*Document segment*.
%%

Being a parent to a multiracial child when you yourself are not a racial minority actually sounds like a fascinating topic for a dissertation. And if there was ever a time when a white person should seriously come to terms with their privilege it would be when raising a non-white child! 

So after reassuring us that she is "advocating for our multiracial children, not worrying about how white privilege, if there is such a thing, is impacting us," she continues by dismissing the landmark essay White Privilege: Unpacking the Invisible Knapsack by Peggy McIntosh. She also attempts to discrediting some more scholars about their studies on race relations in this country based on...well, absolutely nothing except probably that Urban Dictionary definition. She winds down her post with the following statement.

If the goal of some of the academics is to make us white folks feel discriminated against, maybe it’s working, but that’s different from making us feel guilty for being white. No one will ever make me feel guilty about being a white woman leader in the multiracial advocacy movement.
 
There are so many things. First, to imply that a discussion of white privilege is somehow "discrimination" against white people is not only ludicrous but highly offensive. Second, to imply that some of the most important scholars on race relations in this country are making up white privilege to just pick on white people is equally as ludicrous and offensive. 

Acknowledging white privilege does not mean you need to feel guilty about being white. Having privilege doesn't mean your life is a piece of cake or that you don't have struggles or that you didn't earn anything you have. Having privilege doesn't negate the hard work and sacrifice of your family or your ancestors. Having privilege doesn't mean that you can't advocate on behalf of those who have less privilege.  

And I feel bad if this person has felt like people have questioned her leadership of a multiracial advocacy organization because she's white. That is wrong. 

However.  

She cannot claim to be the voice of racial minorities without acknowledging the ways she (as a white person) benefits from the system that makes multiracial advocacy necessary in the first place. As a biracial person, it is completely unacceptable to me that someone who claims to be an advocate for the multiracial community would openly proclaim that she not only doesn't believe that white privilege even exists but that it is not a necessary part of the conversation in multiracial advocacy. This is the comment this woman wrote back to me when I challenged her about her position:
We can easily have a discussion of multiracial advocacy without a conversation on white privilege if some academic and academic librarians would let it go.
This was part of my response:
The fact that you can deny white privilege is actually the most incriminating evidence of the fact that you have it. You may be able to dismiss it, but for racial minorities we live with the realities of white privilege every day.
Like I stated earlier, I've had to come face to face with my own privilege. And sometimes it's been painful. And sometimes it's easier to get defensive and brush it off. Because I can. Because I have the privilege to do so. But that's not the right thing to do. I've openly and honestly shared about I believe that black/white biracial women need to understand and recognize our own Light-Skinned privilege if we are going to be true advocates for issues concerning black women. Because I agree with Dianna when she says that understanding privilege is a crucial and necessary part of social justice.

I'm sure that this woman has done wonderful things for the multiracial community. I'm sure she loves her multiracial son and wants him to be considered equal in society. I'm sure that she probably doesn't realize the harm she is doing by promoting denial of white privilege and belittling those who would dare to challenge her.

And I'm also sure, with every biracial bone in my body, that I don't want her speaking for me.

%%

*Task brief*.
Could you reproduce, word for word, the stretch of the white privilege post from "Being a parent" through "the following statement."?

*Data supplied*.
%%

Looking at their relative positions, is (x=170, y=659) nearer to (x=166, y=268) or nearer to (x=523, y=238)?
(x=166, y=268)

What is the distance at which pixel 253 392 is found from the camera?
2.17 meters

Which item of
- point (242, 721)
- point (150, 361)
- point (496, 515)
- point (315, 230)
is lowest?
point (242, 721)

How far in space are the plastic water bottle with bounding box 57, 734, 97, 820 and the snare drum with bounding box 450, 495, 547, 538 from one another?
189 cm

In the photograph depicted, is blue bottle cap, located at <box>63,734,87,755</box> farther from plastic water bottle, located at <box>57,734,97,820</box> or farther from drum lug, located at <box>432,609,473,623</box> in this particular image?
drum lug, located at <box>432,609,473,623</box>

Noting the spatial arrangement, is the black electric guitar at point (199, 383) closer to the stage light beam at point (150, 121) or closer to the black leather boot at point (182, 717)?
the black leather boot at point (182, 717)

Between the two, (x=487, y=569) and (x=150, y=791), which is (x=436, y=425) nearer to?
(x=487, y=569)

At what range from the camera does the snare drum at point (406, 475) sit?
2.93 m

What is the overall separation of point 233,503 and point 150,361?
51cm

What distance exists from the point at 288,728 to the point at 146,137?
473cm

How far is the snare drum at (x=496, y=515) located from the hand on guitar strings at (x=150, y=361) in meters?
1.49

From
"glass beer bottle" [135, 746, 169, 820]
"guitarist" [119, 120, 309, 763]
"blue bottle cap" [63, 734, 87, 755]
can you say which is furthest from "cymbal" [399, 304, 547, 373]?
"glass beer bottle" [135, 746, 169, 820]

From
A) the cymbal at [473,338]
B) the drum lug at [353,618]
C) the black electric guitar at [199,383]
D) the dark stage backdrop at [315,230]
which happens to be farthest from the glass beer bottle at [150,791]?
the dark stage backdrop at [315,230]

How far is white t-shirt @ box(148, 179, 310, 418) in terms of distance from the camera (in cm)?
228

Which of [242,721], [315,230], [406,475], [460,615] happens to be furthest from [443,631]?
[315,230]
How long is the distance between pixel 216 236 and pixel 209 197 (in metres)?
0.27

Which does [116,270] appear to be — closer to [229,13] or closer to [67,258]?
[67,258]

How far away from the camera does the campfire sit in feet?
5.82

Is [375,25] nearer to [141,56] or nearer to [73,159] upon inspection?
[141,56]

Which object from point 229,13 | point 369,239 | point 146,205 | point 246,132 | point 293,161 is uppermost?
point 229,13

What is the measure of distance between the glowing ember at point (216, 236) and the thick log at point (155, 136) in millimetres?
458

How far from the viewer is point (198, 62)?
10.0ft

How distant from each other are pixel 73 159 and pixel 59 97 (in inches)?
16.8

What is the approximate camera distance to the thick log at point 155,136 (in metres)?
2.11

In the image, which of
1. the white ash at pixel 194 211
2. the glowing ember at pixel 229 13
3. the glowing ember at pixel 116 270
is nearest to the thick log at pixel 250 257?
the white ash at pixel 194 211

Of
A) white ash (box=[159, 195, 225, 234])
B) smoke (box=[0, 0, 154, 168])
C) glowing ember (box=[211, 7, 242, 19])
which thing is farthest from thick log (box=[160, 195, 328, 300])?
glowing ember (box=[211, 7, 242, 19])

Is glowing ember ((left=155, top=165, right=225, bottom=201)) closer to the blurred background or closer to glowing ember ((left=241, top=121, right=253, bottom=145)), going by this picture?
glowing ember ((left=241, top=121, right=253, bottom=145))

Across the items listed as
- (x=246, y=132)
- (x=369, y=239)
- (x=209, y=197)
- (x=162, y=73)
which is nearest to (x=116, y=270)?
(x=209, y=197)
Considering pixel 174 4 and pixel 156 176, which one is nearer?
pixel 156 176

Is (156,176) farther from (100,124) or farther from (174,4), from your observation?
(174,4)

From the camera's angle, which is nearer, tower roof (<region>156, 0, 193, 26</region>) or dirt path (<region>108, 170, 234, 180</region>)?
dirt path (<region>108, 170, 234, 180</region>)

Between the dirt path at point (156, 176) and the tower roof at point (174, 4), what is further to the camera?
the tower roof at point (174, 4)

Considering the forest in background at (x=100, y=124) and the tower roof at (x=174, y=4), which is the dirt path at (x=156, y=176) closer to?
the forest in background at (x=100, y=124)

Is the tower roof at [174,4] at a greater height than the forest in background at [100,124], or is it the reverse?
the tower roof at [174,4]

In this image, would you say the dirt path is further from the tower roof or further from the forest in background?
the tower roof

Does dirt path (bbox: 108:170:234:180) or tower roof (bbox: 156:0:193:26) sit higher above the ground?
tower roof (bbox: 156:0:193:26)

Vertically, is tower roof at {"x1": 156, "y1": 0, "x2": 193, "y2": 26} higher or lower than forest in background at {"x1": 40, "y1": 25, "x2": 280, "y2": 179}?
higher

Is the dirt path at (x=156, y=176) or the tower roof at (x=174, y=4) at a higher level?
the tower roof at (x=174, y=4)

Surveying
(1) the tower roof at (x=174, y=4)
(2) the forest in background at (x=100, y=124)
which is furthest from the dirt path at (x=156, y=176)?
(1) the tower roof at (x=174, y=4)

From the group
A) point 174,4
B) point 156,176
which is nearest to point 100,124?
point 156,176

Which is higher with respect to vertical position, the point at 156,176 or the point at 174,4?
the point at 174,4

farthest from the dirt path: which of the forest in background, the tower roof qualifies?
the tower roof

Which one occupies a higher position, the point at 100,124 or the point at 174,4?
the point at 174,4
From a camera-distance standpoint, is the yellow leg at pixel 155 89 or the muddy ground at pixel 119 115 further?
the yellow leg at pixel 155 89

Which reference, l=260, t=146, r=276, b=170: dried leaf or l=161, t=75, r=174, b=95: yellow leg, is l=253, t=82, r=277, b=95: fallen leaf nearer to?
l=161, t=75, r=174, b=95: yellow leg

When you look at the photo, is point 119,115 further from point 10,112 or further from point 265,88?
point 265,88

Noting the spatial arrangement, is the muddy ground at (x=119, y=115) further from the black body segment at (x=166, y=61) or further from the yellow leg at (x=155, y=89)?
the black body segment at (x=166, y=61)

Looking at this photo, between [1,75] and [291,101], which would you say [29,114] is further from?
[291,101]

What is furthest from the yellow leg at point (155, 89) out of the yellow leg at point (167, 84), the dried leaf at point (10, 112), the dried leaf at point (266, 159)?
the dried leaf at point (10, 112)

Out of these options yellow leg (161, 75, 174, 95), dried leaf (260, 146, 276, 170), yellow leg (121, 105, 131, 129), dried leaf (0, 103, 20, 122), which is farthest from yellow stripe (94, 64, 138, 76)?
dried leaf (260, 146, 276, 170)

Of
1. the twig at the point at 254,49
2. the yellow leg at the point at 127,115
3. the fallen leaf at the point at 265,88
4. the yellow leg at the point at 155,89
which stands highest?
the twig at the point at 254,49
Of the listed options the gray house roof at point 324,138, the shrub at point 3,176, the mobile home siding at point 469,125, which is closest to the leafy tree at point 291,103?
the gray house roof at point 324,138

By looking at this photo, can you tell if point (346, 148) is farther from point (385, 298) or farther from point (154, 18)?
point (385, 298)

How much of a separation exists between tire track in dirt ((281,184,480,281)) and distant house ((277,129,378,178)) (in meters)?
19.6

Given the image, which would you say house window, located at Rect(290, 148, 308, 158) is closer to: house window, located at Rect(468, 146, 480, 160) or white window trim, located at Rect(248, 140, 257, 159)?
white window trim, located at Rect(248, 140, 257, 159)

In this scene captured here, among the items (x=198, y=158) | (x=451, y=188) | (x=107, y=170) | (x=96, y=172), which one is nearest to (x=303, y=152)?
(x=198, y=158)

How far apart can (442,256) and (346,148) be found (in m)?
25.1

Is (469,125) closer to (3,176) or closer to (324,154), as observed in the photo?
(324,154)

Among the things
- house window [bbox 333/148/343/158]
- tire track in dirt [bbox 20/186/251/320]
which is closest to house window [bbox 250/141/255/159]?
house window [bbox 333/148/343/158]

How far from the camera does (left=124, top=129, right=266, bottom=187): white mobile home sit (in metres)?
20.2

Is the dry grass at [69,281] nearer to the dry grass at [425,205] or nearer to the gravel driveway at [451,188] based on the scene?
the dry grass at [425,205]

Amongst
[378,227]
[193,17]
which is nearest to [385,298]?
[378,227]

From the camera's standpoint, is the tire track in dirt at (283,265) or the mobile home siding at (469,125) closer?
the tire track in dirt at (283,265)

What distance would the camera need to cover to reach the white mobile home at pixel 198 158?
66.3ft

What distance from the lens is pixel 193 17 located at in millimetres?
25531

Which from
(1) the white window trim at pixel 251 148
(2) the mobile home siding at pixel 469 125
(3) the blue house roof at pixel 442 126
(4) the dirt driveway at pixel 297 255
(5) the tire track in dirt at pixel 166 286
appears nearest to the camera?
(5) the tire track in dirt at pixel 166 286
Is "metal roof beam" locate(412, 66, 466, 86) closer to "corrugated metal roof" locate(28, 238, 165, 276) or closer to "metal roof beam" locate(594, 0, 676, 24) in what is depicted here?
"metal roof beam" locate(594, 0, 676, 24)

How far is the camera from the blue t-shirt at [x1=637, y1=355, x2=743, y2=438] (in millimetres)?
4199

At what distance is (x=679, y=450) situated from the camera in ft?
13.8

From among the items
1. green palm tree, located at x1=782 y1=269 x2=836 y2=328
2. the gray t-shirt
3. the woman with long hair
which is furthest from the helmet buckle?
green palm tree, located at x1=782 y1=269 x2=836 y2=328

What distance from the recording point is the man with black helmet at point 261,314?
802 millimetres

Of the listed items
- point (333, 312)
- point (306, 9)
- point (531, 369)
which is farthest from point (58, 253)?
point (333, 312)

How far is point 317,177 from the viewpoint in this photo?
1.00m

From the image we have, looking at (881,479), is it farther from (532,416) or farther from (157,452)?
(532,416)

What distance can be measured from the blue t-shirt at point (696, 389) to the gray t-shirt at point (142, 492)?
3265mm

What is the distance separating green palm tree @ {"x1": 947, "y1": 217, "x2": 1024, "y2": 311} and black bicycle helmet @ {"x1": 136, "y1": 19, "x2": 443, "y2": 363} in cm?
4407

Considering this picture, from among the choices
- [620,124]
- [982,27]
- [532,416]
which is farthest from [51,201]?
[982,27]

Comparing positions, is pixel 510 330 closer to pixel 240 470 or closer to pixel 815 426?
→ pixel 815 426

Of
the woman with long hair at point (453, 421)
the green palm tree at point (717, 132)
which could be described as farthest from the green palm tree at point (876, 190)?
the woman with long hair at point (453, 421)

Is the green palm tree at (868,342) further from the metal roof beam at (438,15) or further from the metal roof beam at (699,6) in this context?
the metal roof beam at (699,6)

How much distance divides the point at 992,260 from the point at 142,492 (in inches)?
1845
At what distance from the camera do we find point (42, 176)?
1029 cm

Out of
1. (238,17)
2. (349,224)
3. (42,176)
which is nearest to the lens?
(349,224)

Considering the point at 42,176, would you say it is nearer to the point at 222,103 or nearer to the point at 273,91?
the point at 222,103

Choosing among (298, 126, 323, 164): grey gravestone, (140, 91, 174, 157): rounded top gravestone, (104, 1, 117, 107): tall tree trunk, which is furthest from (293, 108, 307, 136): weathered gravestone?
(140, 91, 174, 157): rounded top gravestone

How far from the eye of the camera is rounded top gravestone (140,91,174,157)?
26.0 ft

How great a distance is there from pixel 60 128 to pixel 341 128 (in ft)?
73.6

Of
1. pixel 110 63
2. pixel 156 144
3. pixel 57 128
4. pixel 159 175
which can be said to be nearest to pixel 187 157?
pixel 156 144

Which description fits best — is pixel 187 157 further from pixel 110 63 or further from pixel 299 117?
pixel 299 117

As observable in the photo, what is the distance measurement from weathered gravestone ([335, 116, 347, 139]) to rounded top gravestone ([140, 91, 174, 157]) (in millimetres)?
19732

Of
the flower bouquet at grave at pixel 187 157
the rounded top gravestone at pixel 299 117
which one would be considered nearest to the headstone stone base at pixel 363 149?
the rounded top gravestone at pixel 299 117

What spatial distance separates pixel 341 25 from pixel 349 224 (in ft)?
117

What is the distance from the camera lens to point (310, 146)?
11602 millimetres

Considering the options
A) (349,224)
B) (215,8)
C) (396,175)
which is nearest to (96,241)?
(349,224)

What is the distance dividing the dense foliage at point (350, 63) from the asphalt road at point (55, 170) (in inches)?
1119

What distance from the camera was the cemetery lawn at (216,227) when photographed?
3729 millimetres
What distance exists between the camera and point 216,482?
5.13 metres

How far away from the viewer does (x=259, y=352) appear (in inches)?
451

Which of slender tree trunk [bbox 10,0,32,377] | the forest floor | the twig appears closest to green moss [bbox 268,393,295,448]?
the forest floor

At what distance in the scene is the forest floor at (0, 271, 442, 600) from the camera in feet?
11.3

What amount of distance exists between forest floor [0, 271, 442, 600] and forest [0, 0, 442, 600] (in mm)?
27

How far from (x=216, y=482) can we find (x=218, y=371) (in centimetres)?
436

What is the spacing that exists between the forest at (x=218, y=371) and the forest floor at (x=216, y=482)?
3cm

%%

*Exercise solution*.
Being a parent to a multiracial child when you yourself are not a racial minority actually sounds like a fascinating topic for a dissertation. And if there was ever a time when a white person should seriously come to terms with their privilege it would be when raising a non-white child! 

So after reassuring us that she is "advocating for our multiracial children, not worrying about how white privilege, if there is such a thing, is impacting us," she continues by dismissing the landmark essay White Privilege: Unpacking the Invisible Knapsack by Peggy McIntosh. She also attempts to discrediting some more scholars about their studies on race relations in this country based on...well, absolutely nothing except probably that Urban Dictionary definition. She winds down her post with the following statement.